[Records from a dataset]
* start *

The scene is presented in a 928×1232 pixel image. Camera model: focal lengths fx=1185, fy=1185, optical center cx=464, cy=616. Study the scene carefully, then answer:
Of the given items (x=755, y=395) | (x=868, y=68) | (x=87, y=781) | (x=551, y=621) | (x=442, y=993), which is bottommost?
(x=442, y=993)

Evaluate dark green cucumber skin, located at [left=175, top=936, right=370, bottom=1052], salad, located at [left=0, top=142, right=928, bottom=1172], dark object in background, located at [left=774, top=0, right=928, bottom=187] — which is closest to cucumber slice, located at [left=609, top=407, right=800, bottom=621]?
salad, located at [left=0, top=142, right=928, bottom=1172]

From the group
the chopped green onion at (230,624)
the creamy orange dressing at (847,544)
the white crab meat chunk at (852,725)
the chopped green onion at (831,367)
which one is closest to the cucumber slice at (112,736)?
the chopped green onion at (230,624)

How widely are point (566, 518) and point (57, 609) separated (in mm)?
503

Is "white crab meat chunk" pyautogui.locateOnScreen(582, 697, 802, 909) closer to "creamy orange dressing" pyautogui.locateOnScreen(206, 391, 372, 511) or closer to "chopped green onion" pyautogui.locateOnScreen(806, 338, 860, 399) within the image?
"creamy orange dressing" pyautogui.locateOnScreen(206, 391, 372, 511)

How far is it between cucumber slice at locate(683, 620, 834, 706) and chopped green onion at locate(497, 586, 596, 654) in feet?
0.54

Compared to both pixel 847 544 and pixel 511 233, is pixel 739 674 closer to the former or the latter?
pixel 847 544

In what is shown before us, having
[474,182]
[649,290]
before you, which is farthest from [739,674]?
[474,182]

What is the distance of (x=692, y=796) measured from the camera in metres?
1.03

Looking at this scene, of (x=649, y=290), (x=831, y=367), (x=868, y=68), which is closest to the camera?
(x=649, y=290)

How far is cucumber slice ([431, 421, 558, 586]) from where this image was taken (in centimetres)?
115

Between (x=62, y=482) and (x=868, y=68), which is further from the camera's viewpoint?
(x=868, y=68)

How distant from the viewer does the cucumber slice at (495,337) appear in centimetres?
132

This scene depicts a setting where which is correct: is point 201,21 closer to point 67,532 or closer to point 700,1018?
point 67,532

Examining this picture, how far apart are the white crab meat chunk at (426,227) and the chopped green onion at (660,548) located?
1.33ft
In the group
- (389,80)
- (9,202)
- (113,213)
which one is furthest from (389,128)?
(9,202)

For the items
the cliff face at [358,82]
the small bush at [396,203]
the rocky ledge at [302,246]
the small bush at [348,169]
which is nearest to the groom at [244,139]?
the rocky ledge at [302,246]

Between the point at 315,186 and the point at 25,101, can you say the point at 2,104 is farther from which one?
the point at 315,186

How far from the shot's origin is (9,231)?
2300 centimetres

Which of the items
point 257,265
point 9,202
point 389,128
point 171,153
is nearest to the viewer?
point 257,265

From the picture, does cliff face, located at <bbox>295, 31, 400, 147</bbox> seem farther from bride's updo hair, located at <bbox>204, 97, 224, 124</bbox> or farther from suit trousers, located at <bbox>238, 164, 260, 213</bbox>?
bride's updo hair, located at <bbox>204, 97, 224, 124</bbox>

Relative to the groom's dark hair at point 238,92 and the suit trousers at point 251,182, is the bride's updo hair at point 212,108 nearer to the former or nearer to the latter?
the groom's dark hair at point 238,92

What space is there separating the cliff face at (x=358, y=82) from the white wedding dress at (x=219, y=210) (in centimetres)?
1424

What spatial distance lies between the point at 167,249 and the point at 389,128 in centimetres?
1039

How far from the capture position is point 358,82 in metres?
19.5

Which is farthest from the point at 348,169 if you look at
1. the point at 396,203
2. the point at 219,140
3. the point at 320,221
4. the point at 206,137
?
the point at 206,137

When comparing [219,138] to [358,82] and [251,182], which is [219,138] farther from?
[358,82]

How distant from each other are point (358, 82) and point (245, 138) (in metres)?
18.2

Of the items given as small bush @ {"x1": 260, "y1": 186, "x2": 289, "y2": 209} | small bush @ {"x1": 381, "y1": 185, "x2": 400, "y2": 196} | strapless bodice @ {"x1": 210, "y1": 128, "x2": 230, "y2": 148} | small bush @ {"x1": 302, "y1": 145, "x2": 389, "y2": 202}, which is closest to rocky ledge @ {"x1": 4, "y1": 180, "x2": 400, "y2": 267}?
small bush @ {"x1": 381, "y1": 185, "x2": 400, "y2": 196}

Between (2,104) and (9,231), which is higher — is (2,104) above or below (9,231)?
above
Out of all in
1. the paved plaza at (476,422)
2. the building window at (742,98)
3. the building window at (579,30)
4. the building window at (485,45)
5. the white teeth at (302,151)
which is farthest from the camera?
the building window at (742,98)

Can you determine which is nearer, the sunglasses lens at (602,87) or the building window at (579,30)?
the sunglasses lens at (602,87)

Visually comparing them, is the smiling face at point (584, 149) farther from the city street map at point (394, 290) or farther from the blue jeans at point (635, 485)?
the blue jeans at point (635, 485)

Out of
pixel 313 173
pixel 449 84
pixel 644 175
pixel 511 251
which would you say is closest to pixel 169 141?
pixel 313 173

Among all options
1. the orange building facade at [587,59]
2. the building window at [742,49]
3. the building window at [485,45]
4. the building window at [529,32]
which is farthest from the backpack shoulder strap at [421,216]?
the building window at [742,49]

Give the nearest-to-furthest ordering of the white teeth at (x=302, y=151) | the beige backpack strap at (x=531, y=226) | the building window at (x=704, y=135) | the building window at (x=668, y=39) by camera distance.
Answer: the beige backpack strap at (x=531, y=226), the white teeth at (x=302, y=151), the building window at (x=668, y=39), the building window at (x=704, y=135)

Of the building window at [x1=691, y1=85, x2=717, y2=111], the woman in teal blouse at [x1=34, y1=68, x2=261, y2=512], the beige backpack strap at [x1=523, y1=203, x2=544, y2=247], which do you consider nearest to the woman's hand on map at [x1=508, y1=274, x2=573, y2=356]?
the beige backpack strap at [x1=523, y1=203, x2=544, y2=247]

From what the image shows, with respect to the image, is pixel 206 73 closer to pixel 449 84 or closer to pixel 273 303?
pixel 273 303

* end *
* start *

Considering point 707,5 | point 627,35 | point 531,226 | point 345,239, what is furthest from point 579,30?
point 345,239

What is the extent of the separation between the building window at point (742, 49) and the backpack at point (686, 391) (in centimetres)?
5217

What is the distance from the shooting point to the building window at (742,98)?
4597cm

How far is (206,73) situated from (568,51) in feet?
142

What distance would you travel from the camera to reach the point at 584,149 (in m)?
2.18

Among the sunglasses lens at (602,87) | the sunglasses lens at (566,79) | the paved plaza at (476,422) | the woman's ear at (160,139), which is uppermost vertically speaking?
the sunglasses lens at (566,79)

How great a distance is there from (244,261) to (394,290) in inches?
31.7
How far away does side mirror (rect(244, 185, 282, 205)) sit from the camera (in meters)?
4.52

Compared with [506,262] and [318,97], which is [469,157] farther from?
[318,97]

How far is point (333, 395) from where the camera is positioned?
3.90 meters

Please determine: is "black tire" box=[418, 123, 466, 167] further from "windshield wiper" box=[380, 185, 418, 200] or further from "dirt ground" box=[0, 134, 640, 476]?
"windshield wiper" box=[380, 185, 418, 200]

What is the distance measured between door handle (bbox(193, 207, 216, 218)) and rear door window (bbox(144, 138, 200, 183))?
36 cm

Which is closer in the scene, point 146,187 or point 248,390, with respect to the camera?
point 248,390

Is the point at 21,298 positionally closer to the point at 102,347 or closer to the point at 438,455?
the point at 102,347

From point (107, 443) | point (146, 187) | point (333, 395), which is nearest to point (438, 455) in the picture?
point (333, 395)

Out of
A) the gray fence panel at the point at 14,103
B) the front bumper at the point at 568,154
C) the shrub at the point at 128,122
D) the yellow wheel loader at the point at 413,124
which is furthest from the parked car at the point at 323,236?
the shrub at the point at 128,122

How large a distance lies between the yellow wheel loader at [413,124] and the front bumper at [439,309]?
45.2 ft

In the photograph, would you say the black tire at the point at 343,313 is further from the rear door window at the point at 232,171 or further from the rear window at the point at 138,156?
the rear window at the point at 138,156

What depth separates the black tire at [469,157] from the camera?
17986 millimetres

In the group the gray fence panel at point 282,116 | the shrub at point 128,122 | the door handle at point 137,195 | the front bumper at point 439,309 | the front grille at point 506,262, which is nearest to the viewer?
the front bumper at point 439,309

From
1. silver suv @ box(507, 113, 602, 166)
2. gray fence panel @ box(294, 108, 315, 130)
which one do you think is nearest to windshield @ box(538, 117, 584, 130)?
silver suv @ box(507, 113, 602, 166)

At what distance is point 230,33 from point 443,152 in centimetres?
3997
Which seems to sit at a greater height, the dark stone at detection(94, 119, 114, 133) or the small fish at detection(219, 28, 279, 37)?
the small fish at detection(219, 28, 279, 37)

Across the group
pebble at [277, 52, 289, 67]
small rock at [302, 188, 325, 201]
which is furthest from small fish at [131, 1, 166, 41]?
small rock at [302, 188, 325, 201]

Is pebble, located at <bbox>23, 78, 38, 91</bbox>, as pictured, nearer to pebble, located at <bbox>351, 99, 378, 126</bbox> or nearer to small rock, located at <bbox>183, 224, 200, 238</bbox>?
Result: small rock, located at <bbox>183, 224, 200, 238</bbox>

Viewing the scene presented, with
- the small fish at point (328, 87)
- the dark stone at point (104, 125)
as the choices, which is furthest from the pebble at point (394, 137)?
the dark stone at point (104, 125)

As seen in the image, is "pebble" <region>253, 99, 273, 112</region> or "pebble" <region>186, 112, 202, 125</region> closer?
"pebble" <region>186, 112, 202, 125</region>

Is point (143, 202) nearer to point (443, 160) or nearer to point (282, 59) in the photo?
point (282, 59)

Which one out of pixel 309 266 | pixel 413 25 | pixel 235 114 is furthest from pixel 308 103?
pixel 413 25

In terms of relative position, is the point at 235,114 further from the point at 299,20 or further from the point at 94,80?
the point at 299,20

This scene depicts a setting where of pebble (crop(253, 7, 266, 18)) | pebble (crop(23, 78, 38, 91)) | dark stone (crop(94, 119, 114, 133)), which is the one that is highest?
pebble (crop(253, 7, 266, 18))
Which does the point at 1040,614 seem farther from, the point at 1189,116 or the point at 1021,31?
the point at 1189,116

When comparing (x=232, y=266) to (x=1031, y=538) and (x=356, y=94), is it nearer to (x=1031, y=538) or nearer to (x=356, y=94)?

* end *
* start *

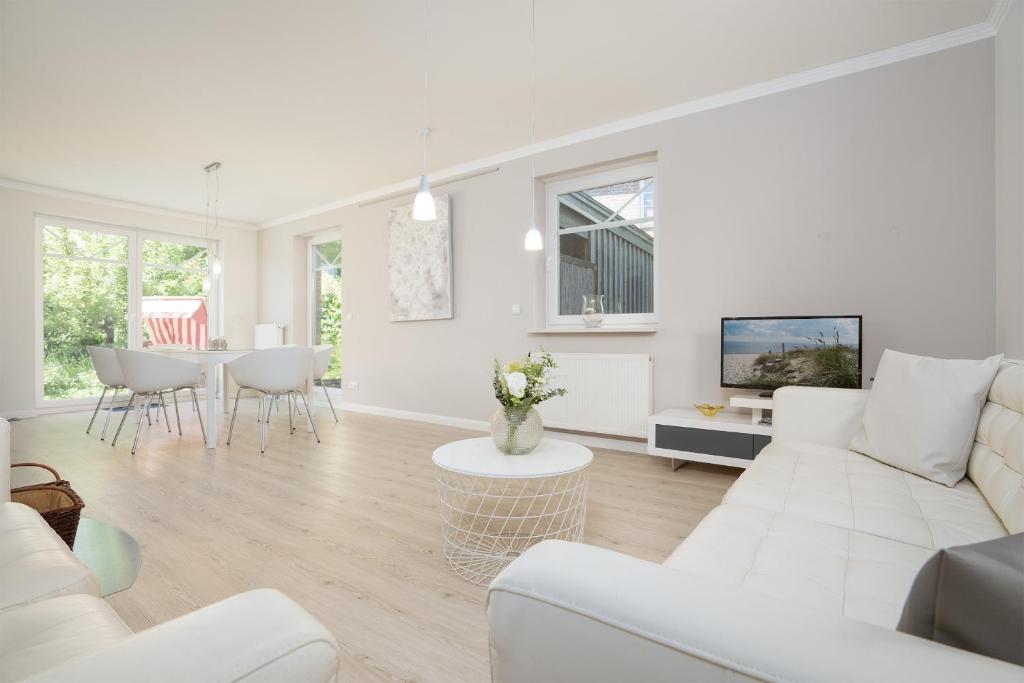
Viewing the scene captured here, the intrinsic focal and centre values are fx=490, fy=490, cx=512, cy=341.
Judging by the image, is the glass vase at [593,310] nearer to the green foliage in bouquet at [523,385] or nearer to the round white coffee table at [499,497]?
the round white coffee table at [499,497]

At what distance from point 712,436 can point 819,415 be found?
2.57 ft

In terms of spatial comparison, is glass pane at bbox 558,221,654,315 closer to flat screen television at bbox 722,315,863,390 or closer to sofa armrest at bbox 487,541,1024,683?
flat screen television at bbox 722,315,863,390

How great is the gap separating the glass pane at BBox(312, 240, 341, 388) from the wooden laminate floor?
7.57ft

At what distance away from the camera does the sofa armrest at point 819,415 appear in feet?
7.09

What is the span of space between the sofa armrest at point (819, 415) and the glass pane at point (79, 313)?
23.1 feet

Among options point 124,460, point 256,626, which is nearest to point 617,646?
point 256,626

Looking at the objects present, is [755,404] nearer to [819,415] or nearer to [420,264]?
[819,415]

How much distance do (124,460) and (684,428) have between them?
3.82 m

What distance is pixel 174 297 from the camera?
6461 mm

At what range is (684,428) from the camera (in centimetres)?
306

* end *

Report every line above that contains the string "options", copying each such line in full. Treat the match as case-sensitive.

Among all options
Among options point 124,460, point 256,626, which is nearest to point 617,646?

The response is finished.